Our bodies make vitamin D when exposed to sun. How much your body makes depends on where you live, what time of year it is and how much you are in the sun. There’s debate about how much exposure is safe without increasing the risk of skin cancer.

 

4. Can I get vitamin D through food sources?

Vitamin D is naturally present in very few foods, usually in small amounts. Fish, eggs and fortified dairy products are common food sources. Eggs have approximately 41 IU and milk about 120 IU per serving. If a person needs to get 2000 IU per day, the food sources don’t add up quickly.

 

5. What are the risk factors for low vitamin D:

  • Living in northern (or southern) latitudes, farther from the equator, therefore farther from direct sunlight, especially in winter months.
  • Sunscreen usage or spending most time indoors and/or mostly covered
  • Obesity and increased body fat d. Dark pigmentation of skin – the darker your skin the less sun you absorb and convert to vitamin D

 

6. What are the benefits of sufficient vitamin D intake and levels?

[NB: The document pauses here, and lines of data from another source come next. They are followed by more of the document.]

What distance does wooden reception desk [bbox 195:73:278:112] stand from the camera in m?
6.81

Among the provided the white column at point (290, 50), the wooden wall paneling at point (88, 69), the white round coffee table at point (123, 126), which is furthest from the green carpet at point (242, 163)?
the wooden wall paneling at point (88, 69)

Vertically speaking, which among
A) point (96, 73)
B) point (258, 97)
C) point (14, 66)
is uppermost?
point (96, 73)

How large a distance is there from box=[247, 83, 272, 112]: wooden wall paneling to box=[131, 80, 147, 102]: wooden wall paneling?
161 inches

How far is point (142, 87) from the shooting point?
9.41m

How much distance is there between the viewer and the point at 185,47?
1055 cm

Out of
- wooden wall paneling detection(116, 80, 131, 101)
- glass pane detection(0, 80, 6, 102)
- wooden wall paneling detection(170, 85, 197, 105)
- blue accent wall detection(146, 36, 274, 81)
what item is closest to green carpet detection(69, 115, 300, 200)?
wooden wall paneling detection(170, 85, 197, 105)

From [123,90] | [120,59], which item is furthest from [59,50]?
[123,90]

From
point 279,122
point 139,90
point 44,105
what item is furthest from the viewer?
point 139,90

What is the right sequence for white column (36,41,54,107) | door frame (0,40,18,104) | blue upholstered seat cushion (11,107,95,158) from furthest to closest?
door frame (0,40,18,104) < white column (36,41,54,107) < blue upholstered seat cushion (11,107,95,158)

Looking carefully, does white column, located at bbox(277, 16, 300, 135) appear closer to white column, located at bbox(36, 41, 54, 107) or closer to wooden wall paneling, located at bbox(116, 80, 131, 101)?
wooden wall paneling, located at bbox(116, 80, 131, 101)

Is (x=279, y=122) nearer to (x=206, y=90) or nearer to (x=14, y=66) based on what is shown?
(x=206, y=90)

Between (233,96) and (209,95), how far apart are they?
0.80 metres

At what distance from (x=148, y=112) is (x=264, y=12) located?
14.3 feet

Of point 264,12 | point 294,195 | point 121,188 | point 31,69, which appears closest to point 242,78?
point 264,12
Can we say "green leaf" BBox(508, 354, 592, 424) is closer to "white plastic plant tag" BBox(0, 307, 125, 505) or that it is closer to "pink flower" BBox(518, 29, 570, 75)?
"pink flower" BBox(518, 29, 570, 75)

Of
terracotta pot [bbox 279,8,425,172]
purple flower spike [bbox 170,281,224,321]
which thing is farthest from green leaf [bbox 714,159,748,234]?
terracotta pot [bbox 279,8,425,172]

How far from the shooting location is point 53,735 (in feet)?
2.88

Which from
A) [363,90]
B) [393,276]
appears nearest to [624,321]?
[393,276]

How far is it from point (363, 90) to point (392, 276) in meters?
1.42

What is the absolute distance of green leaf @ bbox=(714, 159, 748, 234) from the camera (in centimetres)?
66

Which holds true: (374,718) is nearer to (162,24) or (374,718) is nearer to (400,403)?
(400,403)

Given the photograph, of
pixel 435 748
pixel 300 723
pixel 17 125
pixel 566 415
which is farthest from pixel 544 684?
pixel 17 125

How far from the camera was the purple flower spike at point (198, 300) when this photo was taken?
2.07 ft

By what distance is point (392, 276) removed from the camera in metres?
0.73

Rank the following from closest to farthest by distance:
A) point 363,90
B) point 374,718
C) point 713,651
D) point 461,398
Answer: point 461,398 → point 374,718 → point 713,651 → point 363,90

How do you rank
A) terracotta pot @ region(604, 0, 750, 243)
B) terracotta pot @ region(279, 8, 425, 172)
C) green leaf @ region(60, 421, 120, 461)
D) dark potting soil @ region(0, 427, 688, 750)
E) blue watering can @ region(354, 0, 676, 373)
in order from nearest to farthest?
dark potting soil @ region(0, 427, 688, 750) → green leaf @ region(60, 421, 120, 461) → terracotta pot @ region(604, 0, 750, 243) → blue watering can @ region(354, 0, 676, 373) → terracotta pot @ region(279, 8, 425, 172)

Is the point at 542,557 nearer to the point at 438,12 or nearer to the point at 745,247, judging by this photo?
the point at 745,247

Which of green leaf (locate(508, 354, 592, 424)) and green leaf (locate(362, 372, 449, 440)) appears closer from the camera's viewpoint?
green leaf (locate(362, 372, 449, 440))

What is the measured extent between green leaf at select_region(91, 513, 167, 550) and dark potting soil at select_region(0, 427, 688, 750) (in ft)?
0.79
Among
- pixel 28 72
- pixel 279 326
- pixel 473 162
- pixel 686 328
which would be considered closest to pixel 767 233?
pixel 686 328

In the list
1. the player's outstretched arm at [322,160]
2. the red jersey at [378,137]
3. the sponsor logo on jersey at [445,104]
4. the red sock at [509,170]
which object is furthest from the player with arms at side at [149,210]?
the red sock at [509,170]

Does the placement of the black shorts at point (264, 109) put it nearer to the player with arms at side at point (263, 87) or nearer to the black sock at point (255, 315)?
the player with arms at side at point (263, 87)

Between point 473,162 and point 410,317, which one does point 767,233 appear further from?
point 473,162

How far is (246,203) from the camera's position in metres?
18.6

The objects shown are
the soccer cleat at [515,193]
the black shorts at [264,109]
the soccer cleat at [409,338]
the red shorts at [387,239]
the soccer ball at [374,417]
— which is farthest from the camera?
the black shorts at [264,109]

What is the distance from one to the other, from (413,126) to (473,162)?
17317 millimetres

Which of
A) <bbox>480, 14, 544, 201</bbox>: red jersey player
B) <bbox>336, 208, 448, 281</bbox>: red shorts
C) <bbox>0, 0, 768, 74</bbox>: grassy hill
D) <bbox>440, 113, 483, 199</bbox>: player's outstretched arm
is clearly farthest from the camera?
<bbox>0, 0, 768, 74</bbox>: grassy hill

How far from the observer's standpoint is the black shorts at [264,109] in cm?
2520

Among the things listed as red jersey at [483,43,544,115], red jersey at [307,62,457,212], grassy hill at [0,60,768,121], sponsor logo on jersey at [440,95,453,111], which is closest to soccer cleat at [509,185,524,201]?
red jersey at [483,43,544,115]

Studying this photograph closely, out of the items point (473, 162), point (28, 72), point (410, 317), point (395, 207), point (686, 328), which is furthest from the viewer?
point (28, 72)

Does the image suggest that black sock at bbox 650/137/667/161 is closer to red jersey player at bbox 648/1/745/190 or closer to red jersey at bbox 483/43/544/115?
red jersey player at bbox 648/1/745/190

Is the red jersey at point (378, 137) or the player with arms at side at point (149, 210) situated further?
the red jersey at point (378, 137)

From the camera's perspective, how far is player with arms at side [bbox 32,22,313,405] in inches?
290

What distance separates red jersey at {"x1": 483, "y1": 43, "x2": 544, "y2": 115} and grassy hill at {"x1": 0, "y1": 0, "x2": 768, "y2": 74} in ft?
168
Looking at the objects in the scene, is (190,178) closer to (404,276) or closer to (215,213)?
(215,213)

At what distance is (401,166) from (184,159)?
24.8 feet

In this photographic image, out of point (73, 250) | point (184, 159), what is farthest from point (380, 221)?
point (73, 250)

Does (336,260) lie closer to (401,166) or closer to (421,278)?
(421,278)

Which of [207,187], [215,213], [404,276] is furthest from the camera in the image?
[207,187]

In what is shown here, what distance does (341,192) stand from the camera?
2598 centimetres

Vitamin D helps calcium get absorbed into the bones, has been studied to show a decrease in the risk of falls in elderly, shown a decrease in auto-immune diseases in patients with higher levels, decreases risk of heart disease and there’s research that shows higher vitamin D levels decreases the risk of cancer occurrence and death. Need more? New information is coming out every day.

 

7. But what about risks with vitamin D?

There is a risk of taking too much vitamin D and reaching toxic levels of >100 or 150 ng/ml. Discussing vitamin D intake and monitoring blood levels with your doctor is important. Toxic levels increase the risk of kidney stones.